# Assignment 2 - Build a simple binary search engine

1- Create Dictionary/Vocabulary.    
2- For each term in the dictionary, create a posting list for it    

## Dataset

[**RCV1 (Reuters Corpus Volume 1)**](https://www.jmlr.org/papers/volume5/lewis04a/lewis04a.pdf) is a widely used dataset in machine learning and natural language processing (NLP) research. It is a **collection of newswire stories** collected from the Reuters news agency in 1996. The RCV1 dataset contains approximately 800,000 manually categorized newswire stories from over 100 categories, such as politics, business, sports, and entertainment.   
For simplicity, we just use train subset of the dataset.

In [1]:
import pandas as pd

# Parse the text and extract the ID and terms for each document
with open('lyrl2004_vectors_train.dat', 'rb') as f:
    text = f.read().decode('utf-8')
documents = []

for doc in text.split('.I ')[1:]:
    doc_id, doc_text = doc.split('\n.W\n')
    terms = doc_text.split()
    documents.append({'ID': doc_id, 'Terms': ' '.join(terms)})

# Create a DataFrame with the ID and terms for each document
df = pd.DataFrame(documents)

In [2]:
df

Unnamed: 0,ID,Terms
0,2286,recov recov recov recov excit excit bring mexi...
1,2287,uruguay uruguay compan compan compan bring lim...
2,2288,spun stak compan compan compan compan compan c...
3,2289,spun stak compan compan compan compan compan c...
4,2290,compan compan limit planet planet planet plane...
...,...,...
23144,26145,ipi ipi ipi ipi ipi study market tight protest...
23145,26146,compan market launch ag target target saturday...
23146,26147,allot guent capac market saxon saxon saxon sax...
23147,26148,limit draw protest protest gener specif illeg ...


## Document-Term matrix
A *document-term matrix* is a **mathematical representation of text data**, where **rows represent individual terms**(words, phrases, or concepts) and **columns represent documents**. Each cell in the matrix contains the frequency or occurrence of a specific term in a particular document. The matrix can be binary, where each cell contains a 1 if the term is present in the document and a 0 if it is not, or it can be weighted, where the cell value is the frequency of the term in the document.
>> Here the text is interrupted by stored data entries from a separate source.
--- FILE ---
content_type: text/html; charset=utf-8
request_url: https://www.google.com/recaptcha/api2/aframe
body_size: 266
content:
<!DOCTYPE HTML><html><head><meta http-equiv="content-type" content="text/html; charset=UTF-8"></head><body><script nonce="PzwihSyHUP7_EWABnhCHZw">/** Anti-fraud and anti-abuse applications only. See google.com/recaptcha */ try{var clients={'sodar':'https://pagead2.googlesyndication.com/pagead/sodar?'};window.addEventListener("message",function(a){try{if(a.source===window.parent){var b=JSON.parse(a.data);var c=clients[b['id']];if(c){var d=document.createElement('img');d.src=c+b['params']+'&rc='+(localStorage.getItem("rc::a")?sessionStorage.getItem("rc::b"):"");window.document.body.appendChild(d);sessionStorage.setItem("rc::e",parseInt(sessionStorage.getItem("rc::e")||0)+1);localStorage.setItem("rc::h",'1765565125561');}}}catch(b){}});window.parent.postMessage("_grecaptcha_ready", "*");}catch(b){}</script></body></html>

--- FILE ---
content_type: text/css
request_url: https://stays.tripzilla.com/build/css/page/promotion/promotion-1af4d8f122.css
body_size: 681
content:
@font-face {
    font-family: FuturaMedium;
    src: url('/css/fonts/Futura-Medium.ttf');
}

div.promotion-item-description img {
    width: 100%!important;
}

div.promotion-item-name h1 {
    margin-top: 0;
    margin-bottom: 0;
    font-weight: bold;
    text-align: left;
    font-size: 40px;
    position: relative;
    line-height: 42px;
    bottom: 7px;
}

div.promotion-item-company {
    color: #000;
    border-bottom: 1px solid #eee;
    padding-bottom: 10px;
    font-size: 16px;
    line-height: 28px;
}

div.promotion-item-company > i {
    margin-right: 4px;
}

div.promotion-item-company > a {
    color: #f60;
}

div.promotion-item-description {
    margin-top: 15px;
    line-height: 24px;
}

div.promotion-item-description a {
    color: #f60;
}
The document-term matrix is a crucial component in many Natural Language Processing (NLP) and text mining tasks, such as topic modeling, sentiment analysis, and information retrieval.

In [3]:
from sklearn.feature_extraction.text import TfidfVectorizer

# Build the document-term matrix using TF-IDF
vectorizer = TfidfVectorizer()
X = vectorizer.fit_transform(df['Terms'])



## Posting List
In computer science, a *posting list* is a database index storing a mapping from content, such as words or numbers, to its locations in a table, or in a document or a set of documents.

In [4]:
# Create a posting list for each term
terms = vectorizer.get_feature_names_out()
posting_lists = {}
for i, term in enumerate(terms):
    doc_indices = X[:, i].nonzero()[0]
    real_ids = [df.iloc[x].ID for x in doc_indices.tolist()]
    posting_lists[term] = real_ids

In [5]:
# Save the unique terms to a file
with open('unique_terms.txt', 'w') as f:
    f.write('\n'.join(terms))
    
# Save the posting lists to a file
with open('posting_lists.txt', 'w') as f:
    for term, posting_list in posting_lists.items():
        posting_str = ' '.join(str(doc_id) for doc_id in posting_list)
        f.write(f'{term}: {posting_str}\n')

## Binary Search
[Binary search](https://www.programiz.com/dsa/binary-search) is a **searching algorithm** for **finding an element’s position in a sorted list**. In this approach, the element is always searched in the middle of a portion of a list. Binary search can be implemented only on a sorted list of items.

In [6]:
def binary_search(search_term):
    # Open the posting_lists.txt file in read mode and read all the lines into a list
    with open('posting_lists.txt', 'r') as f:
        lines = f.readlines()
    
    # Initialize the indices for binary search
    left = 0
    right = len(lines) - 1
    
    # Loop until left index crosses the right index
    while left <= right:
        # Find the middle index of the current search range
        mid = (left + right) // 2
        # Extract the line corresponding to the middle index
        line = lines[mid]
        # Split the line into term and document IDs string using the colon separator
        term, document_ids = line.strip().split(': ')
        
        # Compare the search term with the current term
        if term == search_term:
            # If the search term matches the current term, return the list of document IDs as a list of strings
            return document_ids.split()
        elif term < search_term:
            # If the current term is smaller than the search term, update the left index to search in the right half
            left = mid + 1
        else:
            # If the current term is greater than the search term, update the right index to search in the left half
            right = mid - 1
            
    # If the search term is not found, return None
    return None



## Search term

In [7]:
def search():
    term = str(input('Search term...'))
    document_ids = binary_search(term)

    print(f'Searched term: {term}')
    # Check if the search term was found or not, and print the corresponding result
    if document_ids is not None:
        print(f'Document IDs: {document_ids}')
    else:
        print('Sorry, the given term not found!')

In [8]:
# forehead
search()

Searched term: forehead
Document IDs: ['14072', '16696', '16849', '24284', '24292']


In [9]:
# girlfriend
search()

Searched term: girlfriend
Document IDs: ['4163', '6240', '7592', '12105', '16679', '16888', '17988', '18099', '18209', '19765', '20383', '21133', '22477', '24514', '25253']


In [10]:
# apple
search()

Searched term: apple
Sorry, the given term not found!